> [QUOTED TEXT]
----------

Have you been getting closer with a man who already has a wife? Emotional affairs often develop subtly, so sometimes the participants don’t fully realise the gravity of their involvement… until they’re already deep into it. 

“I never planned to fall for someone unavailable, but I found myself sinking into our connection like quicksand. His words touch my soul in ways I never imagined.”

If you find yourself questioning the nature of your connection with a married man, here are five telltale signs you might be in an emotional affair.

You share an intense emotional bond.

Perhaps the most obvious sign is you’re in an emotional affair is the intense emotional bond you have with this married man. You confide in him about deeply personal matters, either to vent or seek his advice. You lean on him for emotional support—more than you do with friends or family members. 

He also shares intimate details of his life, including marital issues or dissatisfaction with his wife, and this brings you two closer together. He emphasises just how much you understand him, and how much he needs you in his life.

If you really step back and reflect on it, this closeness transcends the boundaries of a platonic relationship.

It’s an intense bond that elicits a response in your body—an excitement in your very core—especially when he texts, calls, and/or when you see him.

You’re preoccupied with thoughts about him. 

Is this married man always on your mind? If you find yourself constantly thinking about him, replaying your conversations in your mind, and fantasising about the future, you may be stepping into the realm of an emotional affair. 

Before you know it, this preoccupation with him can interfere with your ability to focus on other aspects of your life, including work, relationships, and personal well-being. You might experience this as being deeply confused and distracted, and this can serve as a clear indicator of the emotional intimacy you’ve developed.

----------

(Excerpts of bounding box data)
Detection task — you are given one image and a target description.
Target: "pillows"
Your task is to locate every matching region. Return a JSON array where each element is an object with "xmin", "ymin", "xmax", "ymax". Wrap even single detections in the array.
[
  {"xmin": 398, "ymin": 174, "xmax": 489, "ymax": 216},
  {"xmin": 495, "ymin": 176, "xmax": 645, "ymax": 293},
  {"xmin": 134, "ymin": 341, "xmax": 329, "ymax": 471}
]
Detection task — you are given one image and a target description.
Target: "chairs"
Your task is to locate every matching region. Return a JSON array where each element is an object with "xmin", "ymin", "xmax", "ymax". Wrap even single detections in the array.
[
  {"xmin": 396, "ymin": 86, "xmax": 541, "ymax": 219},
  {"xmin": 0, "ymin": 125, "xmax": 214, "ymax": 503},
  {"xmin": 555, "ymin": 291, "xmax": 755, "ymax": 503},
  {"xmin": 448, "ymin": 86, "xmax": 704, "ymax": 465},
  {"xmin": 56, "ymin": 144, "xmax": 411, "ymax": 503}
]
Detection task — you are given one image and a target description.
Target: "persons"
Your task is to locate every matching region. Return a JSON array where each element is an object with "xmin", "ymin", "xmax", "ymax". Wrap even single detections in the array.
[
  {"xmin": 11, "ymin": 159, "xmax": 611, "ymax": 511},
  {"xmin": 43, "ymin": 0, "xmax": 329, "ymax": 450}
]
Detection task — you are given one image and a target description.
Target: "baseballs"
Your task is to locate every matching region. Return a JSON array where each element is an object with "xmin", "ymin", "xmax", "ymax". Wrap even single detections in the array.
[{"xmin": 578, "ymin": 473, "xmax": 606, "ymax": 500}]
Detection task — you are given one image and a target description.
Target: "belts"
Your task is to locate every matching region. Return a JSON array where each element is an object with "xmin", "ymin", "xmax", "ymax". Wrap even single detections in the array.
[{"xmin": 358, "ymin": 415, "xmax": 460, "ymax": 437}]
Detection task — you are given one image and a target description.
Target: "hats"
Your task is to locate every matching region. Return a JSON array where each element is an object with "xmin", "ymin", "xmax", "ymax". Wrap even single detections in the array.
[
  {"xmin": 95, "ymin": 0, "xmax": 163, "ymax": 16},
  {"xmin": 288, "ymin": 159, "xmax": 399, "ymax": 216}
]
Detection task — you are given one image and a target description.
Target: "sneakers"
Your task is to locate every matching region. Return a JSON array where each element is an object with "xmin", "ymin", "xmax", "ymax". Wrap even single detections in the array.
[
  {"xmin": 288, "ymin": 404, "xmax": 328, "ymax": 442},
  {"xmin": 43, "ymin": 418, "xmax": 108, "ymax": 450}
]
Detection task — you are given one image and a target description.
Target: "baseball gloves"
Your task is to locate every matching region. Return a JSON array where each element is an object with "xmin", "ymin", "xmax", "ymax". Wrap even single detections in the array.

----------

> [WRITTEN TASK 1]
The article on emotional affairs says a preoccupation with the married man can interfere with other aspects of life. List each aspect it names.
> [WRITTEN TASK 2]
Translate this sentence from the article on emotional affairs into Spanish: "If you really step back and reflect on it, this closeness transcends the boundaries of a platonic relationship."
> [WRITTEN TASK 3]
Write a continuation of the article on emotional affairs, starting right after its final sentence.

> [TASK ANSWER 1]
work, relationships, personal well-being

> [TASK ANSWER 2]
Si realmente te distancias y reflexionas sobre ello, esta cercanía trasciende los límites de una relación platónica.

> [TASK ANSWER 3]
Your relationship is shrouded in secrecy.

Do you and a married man in your life find yourself stealing moments together? It might seem like you get to retreat into your own secret world… until the reality that he’s married pulls you back.

The truth is that if deception plays a significant role in your friendship with a married man, it’s a warning sign that your connection has turned into an emotional affair. In a healthy, normal friendship, there would be no reason to conceal your interactions with the married man from others, especially from his spouse.

Keeping your interactions secret and/or being deceptive about spending time together suggests that the relationship has crossed boundaries into inappropriate territory. Ask yourself: Why else would there be any need to hide? 

You rationalise your connection.

If you’re in an affair with a married man, even an emotional one, you may find yourself dismissing or rationalising the violation of boundaries that would typically govern appropriate relationships.

Examples of this may be exchanging texts and calls in the middle of the night, or meeting up in secret.

On one hand, you might have feelings of guilt and shame—but you may also be burying those feelings with the justification that it hasn’t turned sexual, so what’s the harm? 

You’ve convinced yourself that you’re just friends… but there’s also a side of you that knows it’s more than that.

He speaks negatively about his relationship with his wife.

Are you feeling like this married man is into you as more than a friend? If so, don’t be surprised if the married man you’re close with talks down about his wife. He may say things like:

“My wife and I are like roommates.”

“Our marriage is on the rocks.”

“She doesn’t understand me like you do.”

“I’m not in love with her anymore. I’m thinking about leaving.”

This is his way of making excuses for his emotional infidelity. He paints her in a negative light while putting you up on a pedestal: 

“I feel alive when I’m with you.”

“You just get me. Our connection is truly special.”

“I never expected to feel this way, but you’ve changed everything for me.”

Similarly, he might downplay the significance of your relationship, giving you validation to continue the relationship too.

What’s the Difference Between an Emotional Affair and a Physical Affair?

Physical affairs have a distinct sexual component, while emotional affairs do not. However, both types of affairs are intimate in their own ways. Your relationship with your affair partner may start out as emotional, but could eventually turn physical too.

It’s important to acknowledge that while emotional affairs may not involve physical intimacy, they can be equally destructive, undermining trust, and destabilising existing relationships. And just like physical affairs, they can take their toll on you psychologically by leading you to feel shame and hurting your self-esteem.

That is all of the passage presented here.